### WRITTEN PROBLEM
Everything from the line that contains "Of the group" through the final line of the records below should be quoted exactly, except the pictures.

Questions about scene geometry:
____________________
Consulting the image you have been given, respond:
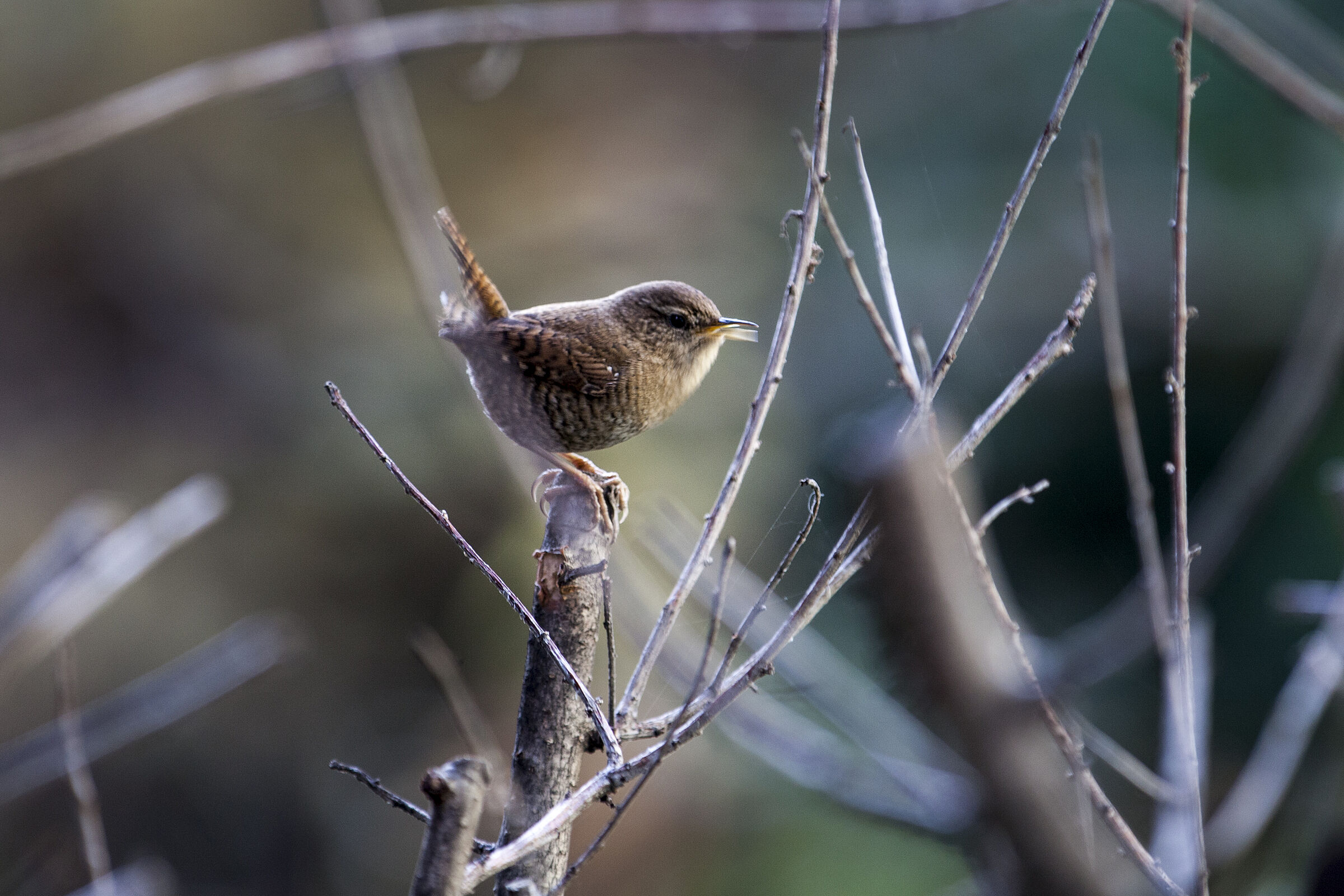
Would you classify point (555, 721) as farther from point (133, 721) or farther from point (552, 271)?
point (552, 271)

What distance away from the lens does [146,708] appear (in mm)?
1418

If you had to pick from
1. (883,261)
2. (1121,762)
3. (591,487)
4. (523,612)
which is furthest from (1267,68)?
(523,612)

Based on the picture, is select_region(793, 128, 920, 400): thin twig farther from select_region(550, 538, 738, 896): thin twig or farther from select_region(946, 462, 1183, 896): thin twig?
select_region(550, 538, 738, 896): thin twig

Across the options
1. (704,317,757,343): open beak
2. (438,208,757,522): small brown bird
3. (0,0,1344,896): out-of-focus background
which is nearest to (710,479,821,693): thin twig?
(438,208,757,522): small brown bird

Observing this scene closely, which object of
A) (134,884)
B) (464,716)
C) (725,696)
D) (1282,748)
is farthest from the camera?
(1282,748)

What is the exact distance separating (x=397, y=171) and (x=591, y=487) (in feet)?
1.92

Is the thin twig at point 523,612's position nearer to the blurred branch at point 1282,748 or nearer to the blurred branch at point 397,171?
the blurred branch at point 397,171

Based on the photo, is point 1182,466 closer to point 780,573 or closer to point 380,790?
point 780,573

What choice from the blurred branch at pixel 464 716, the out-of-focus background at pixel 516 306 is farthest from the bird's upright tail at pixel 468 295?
the out-of-focus background at pixel 516 306

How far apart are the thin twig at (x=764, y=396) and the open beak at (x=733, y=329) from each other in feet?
1.21

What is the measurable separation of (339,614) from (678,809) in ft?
4.72

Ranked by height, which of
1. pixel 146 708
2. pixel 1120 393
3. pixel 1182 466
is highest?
pixel 146 708

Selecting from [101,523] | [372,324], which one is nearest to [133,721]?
[101,523]

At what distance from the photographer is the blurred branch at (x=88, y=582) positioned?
1.13m
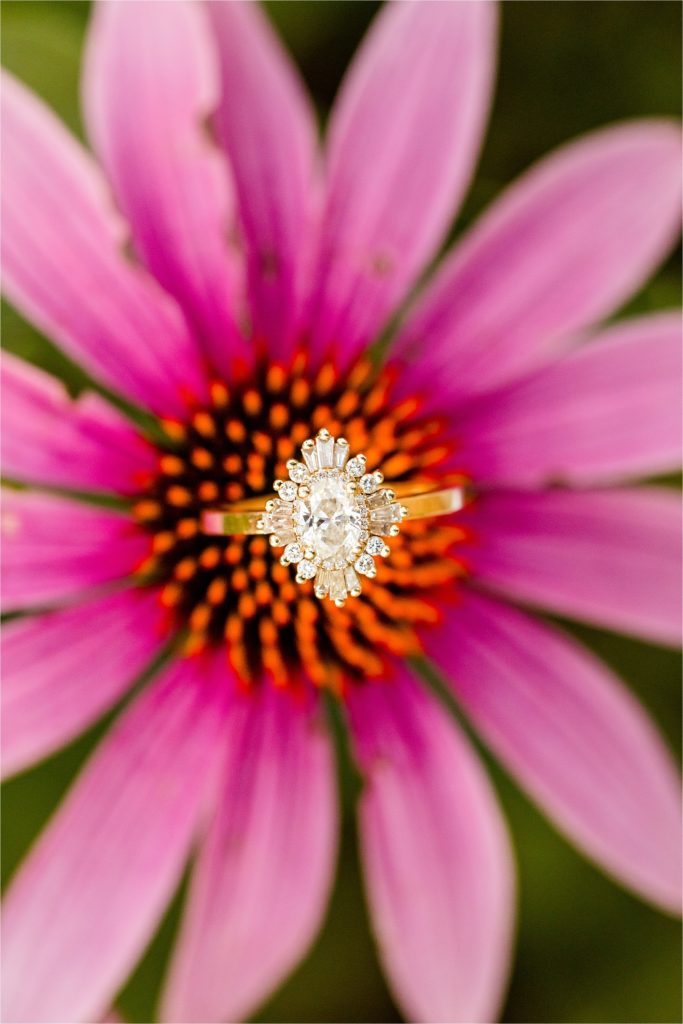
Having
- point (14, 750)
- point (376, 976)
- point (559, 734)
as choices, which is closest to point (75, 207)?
point (14, 750)

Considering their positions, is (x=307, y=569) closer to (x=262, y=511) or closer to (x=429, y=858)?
(x=262, y=511)

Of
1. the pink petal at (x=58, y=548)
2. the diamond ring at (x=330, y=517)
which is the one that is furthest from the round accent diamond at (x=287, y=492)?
the pink petal at (x=58, y=548)

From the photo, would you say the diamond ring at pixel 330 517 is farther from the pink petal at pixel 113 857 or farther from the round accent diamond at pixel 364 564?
the pink petal at pixel 113 857

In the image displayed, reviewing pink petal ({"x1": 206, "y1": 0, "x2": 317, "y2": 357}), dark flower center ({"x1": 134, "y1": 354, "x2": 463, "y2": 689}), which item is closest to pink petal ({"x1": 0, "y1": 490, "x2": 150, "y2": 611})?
dark flower center ({"x1": 134, "y1": 354, "x2": 463, "y2": 689})

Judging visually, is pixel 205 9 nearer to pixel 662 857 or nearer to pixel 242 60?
pixel 242 60

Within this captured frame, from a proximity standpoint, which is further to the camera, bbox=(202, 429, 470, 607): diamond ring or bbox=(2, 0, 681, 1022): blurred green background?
bbox=(2, 0, 681, 1022): blurred green background

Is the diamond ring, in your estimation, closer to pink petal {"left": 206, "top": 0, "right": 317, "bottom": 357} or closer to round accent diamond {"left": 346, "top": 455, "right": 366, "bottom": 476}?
round accent diamond {"left": 346, "top": 455, "right": 366, "bottom": 476}
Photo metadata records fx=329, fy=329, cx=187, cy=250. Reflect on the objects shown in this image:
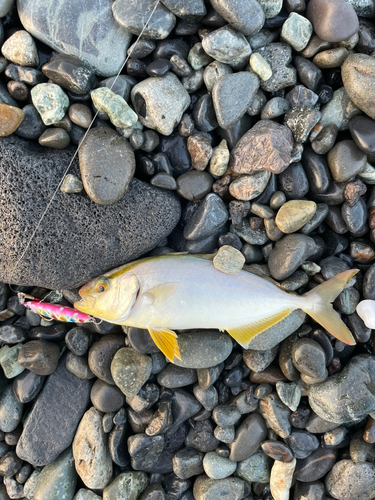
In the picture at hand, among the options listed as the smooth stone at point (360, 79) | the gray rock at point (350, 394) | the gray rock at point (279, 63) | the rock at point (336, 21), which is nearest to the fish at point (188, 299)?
the gray rock at point (350, 394)

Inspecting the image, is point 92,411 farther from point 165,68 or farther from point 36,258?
point 165,68

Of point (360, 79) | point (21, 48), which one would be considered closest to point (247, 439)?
point (360, 79)

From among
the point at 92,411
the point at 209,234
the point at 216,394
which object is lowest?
the point at 92,411

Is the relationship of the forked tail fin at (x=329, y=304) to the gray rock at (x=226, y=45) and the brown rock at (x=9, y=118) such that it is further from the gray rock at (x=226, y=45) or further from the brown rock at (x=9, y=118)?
the brown rock at (x=9, y=118)

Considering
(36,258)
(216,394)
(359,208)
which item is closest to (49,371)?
(36,258)

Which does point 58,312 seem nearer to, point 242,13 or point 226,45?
point 226,45

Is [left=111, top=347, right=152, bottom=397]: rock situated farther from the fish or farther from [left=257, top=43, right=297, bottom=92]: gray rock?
[left=257, top=43, right=297, bottom=92]: gray rock
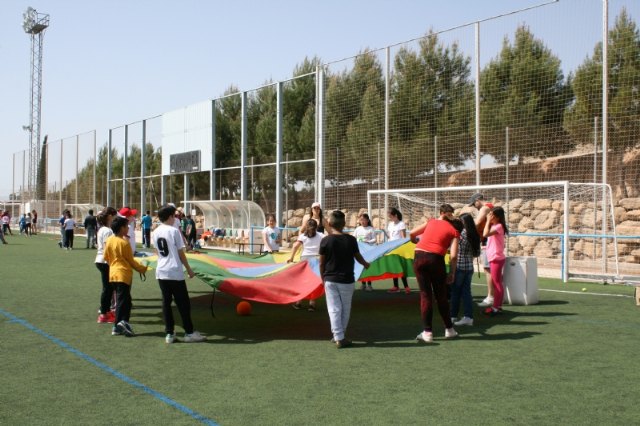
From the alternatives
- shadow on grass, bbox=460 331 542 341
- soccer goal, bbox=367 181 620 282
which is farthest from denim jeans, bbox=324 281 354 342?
soccer goal, bbox=367 181 620 282

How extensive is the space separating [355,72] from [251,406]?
1886 cm

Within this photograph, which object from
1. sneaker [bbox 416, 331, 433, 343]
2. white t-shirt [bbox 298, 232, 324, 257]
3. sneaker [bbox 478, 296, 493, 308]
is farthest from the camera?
white t-shirt [bbox 298, 232, 324, 257]

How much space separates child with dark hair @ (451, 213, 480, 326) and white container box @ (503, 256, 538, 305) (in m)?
2.13

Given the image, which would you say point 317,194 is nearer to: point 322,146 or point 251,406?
point 322,146

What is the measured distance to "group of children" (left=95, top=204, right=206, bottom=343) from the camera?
26.7 feet

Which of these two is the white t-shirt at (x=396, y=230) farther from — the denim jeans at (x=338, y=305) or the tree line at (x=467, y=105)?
the tree line at (x=467, y=105)

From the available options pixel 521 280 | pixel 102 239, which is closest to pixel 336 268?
pixel 102 239

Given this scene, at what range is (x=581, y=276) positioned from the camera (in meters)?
15.4

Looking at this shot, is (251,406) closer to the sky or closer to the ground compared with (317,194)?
closer to the ground

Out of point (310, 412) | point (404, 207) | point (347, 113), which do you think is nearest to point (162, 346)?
point (310, 412)

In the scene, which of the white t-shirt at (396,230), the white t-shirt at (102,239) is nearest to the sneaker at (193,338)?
the white t-shirt at (102,239)

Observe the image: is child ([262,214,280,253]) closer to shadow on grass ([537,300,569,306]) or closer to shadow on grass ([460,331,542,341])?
shadow on grass ([537,300,569,306])

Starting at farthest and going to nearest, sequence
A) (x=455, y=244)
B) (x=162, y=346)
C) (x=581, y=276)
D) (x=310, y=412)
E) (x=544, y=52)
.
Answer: (x=544, y=52)
(x=581, y=276)
(x=455, y=244)
(x=162, y=346)
(x=310, y=412)

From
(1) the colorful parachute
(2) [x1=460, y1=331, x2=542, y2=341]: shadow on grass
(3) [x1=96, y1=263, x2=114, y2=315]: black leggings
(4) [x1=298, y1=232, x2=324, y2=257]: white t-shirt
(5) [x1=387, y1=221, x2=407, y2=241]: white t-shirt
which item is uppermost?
(5) [x1=387, y1=221, x2=407, y2=241]: white t-shirt
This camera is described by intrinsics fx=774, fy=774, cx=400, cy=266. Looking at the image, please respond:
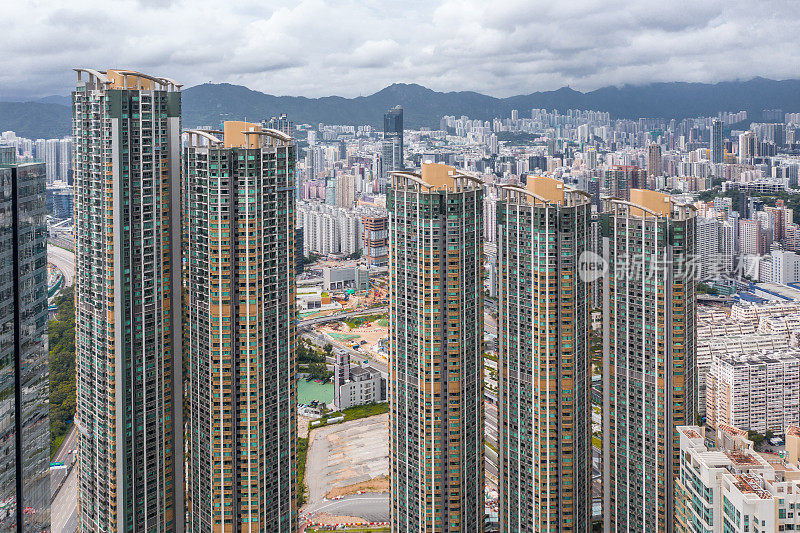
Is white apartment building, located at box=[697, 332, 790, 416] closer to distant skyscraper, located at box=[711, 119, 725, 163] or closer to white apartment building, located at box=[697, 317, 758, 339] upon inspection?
white apartment building, located at box=[697, 317, 758, 339]

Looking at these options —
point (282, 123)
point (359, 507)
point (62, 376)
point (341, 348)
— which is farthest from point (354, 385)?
point (282, 123)

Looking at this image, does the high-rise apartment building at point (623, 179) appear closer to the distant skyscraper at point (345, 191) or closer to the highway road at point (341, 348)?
the highway road at point (341, 348)

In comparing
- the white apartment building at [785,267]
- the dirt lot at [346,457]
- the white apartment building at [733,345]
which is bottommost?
the dirt lot at [346,457]

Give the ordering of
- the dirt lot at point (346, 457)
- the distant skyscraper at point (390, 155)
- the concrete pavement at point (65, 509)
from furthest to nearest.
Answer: the distant skyscraper at point (390, 155) < the dirt lot at point (346, 457) < the concrete pavement at point (65, 509)

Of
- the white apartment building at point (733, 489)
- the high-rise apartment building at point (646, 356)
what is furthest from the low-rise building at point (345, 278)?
the white apartment building at point (733, 489)

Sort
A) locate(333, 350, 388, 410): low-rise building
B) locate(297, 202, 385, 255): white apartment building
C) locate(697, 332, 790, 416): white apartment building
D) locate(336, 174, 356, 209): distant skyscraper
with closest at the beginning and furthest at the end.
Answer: locate(697, 332, 790, 416): white apartment building, locate(333, 350, 388, 410): low-rise building, locate(297, 202, 385, 255): white apartment building, locate(336, 174, 356, 209): distant skyscraper

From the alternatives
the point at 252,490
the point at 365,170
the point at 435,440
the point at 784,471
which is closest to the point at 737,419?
the point at 435,440

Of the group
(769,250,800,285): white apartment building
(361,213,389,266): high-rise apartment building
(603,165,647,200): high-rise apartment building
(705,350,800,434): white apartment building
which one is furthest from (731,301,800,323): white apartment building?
(361,213,389,266): high-rise apartment building
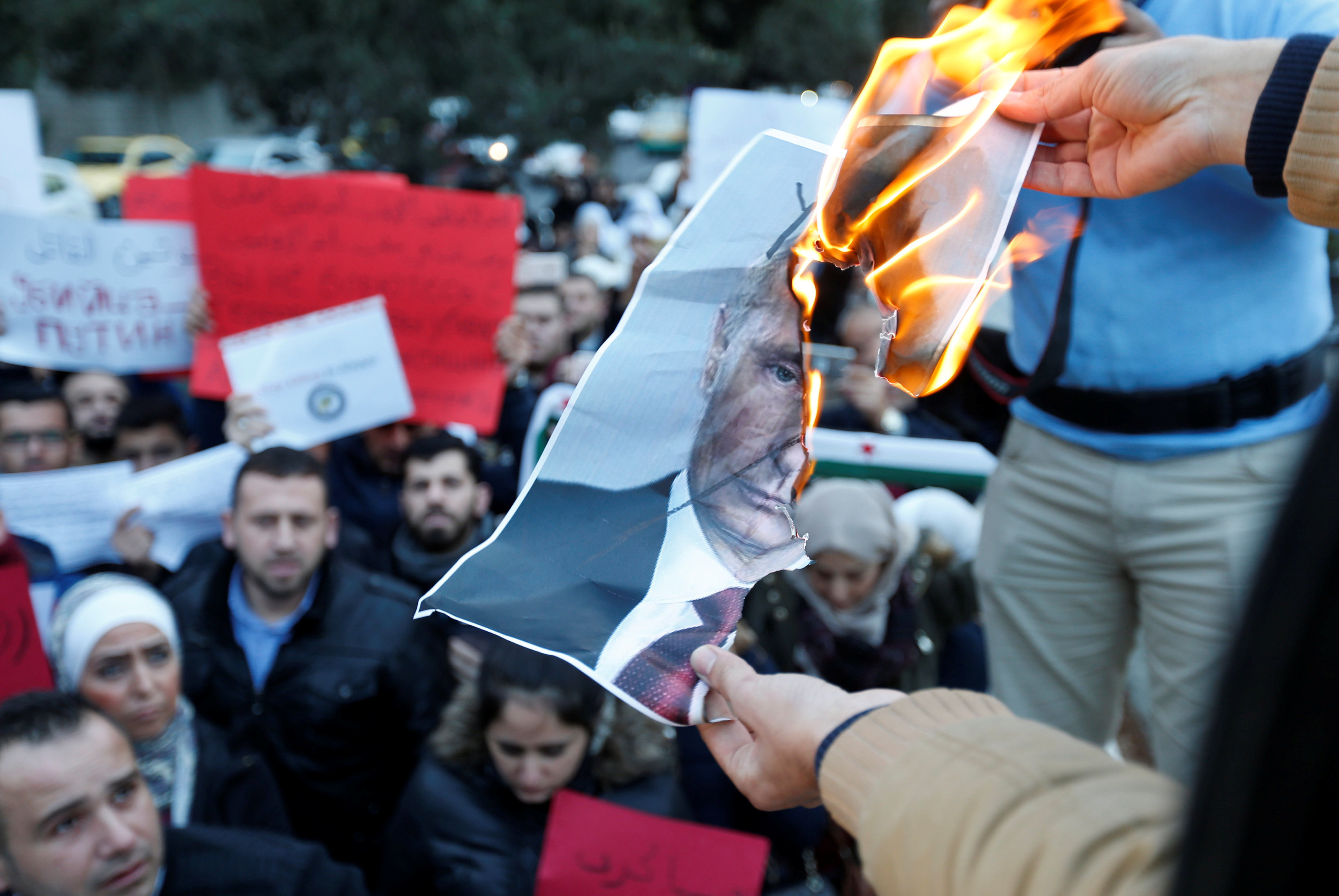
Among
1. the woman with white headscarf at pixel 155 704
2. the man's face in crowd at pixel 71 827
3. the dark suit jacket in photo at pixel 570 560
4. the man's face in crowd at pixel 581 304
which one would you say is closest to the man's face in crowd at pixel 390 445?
____________________
### EXPECTED ANSWER
Of the group
(769,250,800,285): white apartment building
(361,213,389,266): high-rise apartment building
(603,165,647,200): high-rise apartment building
(705,350,800,434): white apartment building
which one is furthest from (731,301,800,323): white apartment building?
(361,213,389,266): high-rise apartment building
Among
1. the woman with white headscarf at pixel 155 704
2. the man's face in crowd at pixel 71 827
3. the dark suit jacket in photo at pixel 570 560
4. the man's face in crowd at pixel 581 304
which one would you say is closest to the man's face in crowd at pixel 390 445?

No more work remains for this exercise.